For a social network site, I need to propose a DB. The application is written in Java & will be hosted on VPS(s) initially.

Broadly classified there is two type of data to be stored at backend:

 1. dynamic lists which are:

     - frequently appended to   
     - frequently read       
     - sometimes reduced    

 2. fixed set of data keyed by a primary key(sometimes modified).

 "For serving any page, I need to have access to both kind of data!"

As demanded by every other SN site, we need to consider for easy scaling in the future, but in addition to that our team & resources are also very very limited. We would like to start with a 1 or 2 medium sized VPS(s) & add more servers as data & load grows.

Personally I usually prefer something that is used by a large community, so ofcourse MySQL is big option but it doesn't fit our entire needs. It could be used for 2nd kind of data(among the list above) ie for storing fixed set of columns/data but not ideal for storing dynamic lists(ie 1st kind).
So should I use a 2nd database just to fit in only that type of data (two database each containing only data best suited for them)? (Some suggested Cassandra to store the 2nd kind of data.)
What is the way to go ?

Best Answer

If the two families of data are related then I would generally recommend keeping the in the same database - it makes maintaining integrity easier, for instance taking a reliable and consistent backup is (depending on database engine of course) a single operation.

Of course if the two families of data are very loosely coupled anyway this need not be a concern, and using different databases or even completely different technologies for each becomes more likely to be a good solution particularly as you scale out (your first hardware scaling being too put each family of data on its own (virtual) machine.
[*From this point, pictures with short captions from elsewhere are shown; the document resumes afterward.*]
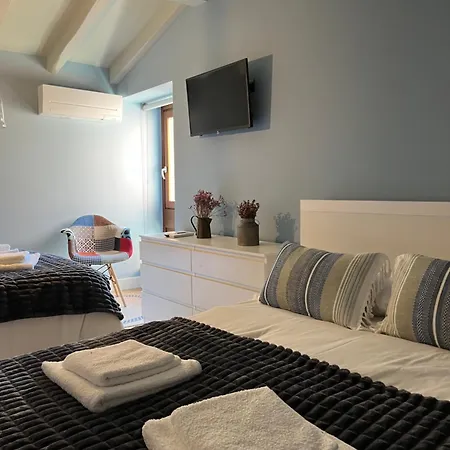 Casa Aturuxo Vakantiehuis Belesar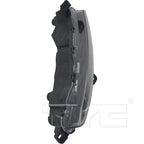 LED Daytime Running Light DRL for 15-17 Hyundai Sonata Right Passenger HY2563100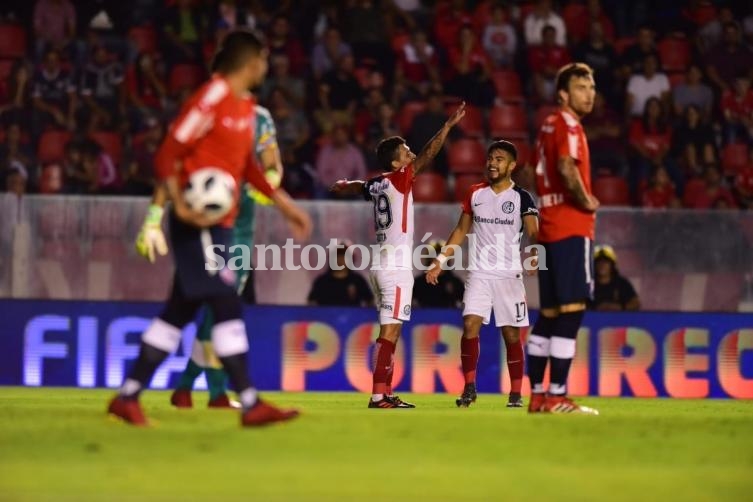 San Lorenzo ganó y quedó segundo en la tabla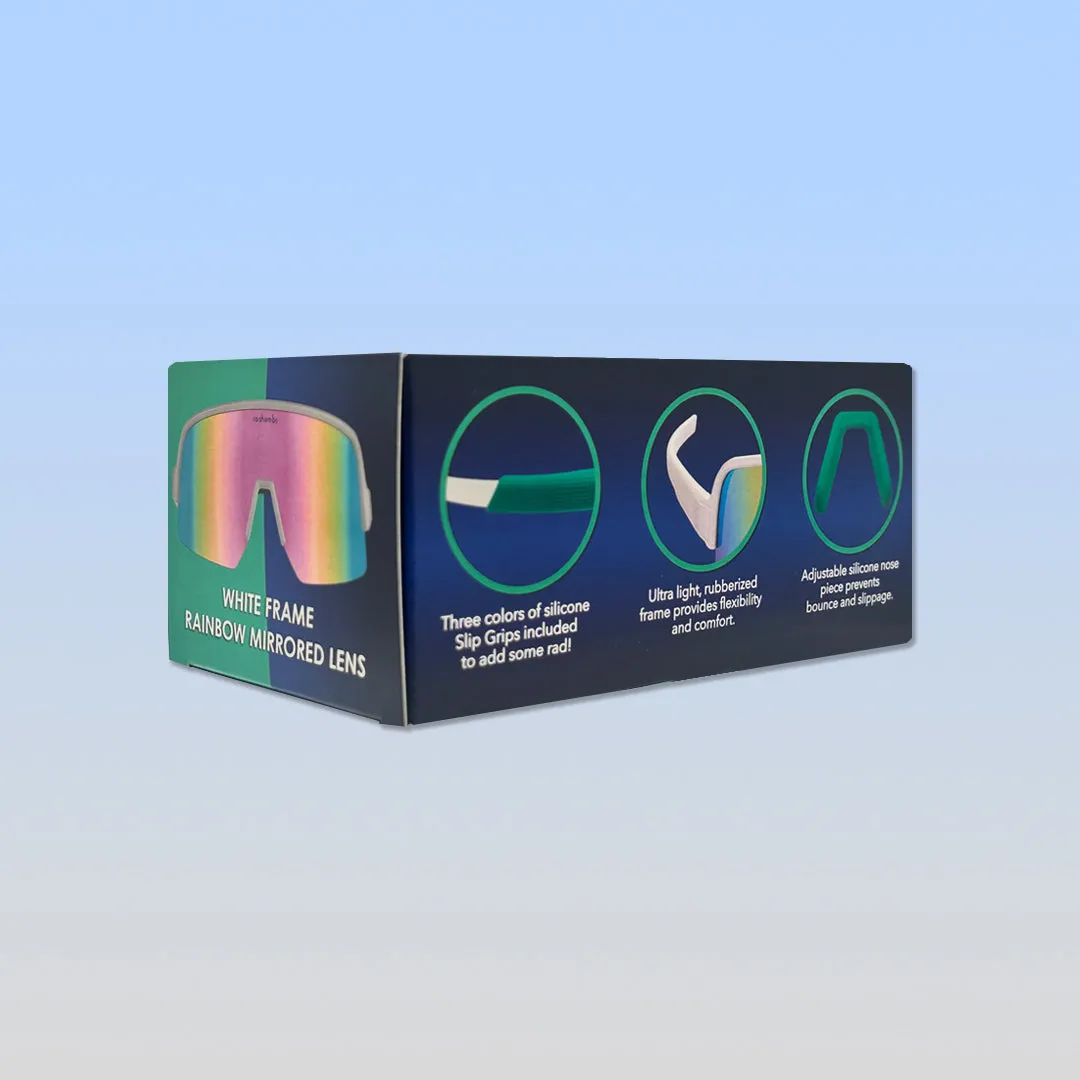 Wraparound Sunglasses Starter Kit | Ludicrous Speed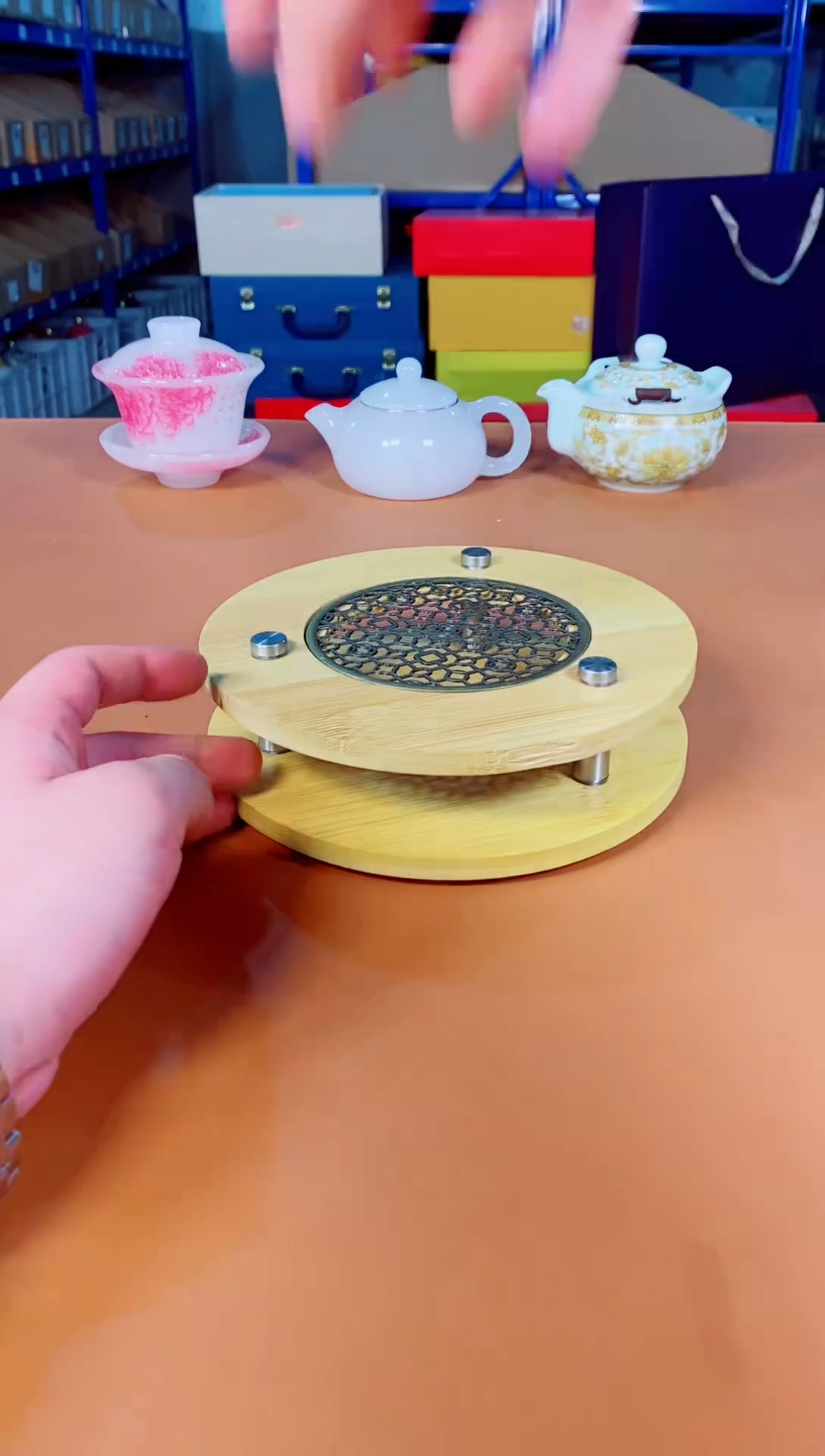 汉发瓷院精选福力福礼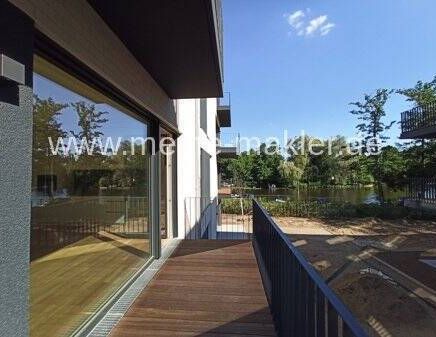 Neubau*Erstbezug*Balkonterrasse*Wasserblick*Köpenick - Foto 1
Remember though that if you do split the data over more than one storage technology you are increasing the amount of knowledge needed to maintain the system.

In MSSQL or similar you could break data with significantly different IO patterns into separate file groups in the same database and store them on different drives if needed for performance - this way all the data can be dealt with atomically for transaction or backup purposes and so forth while still being segregated for performance reasons.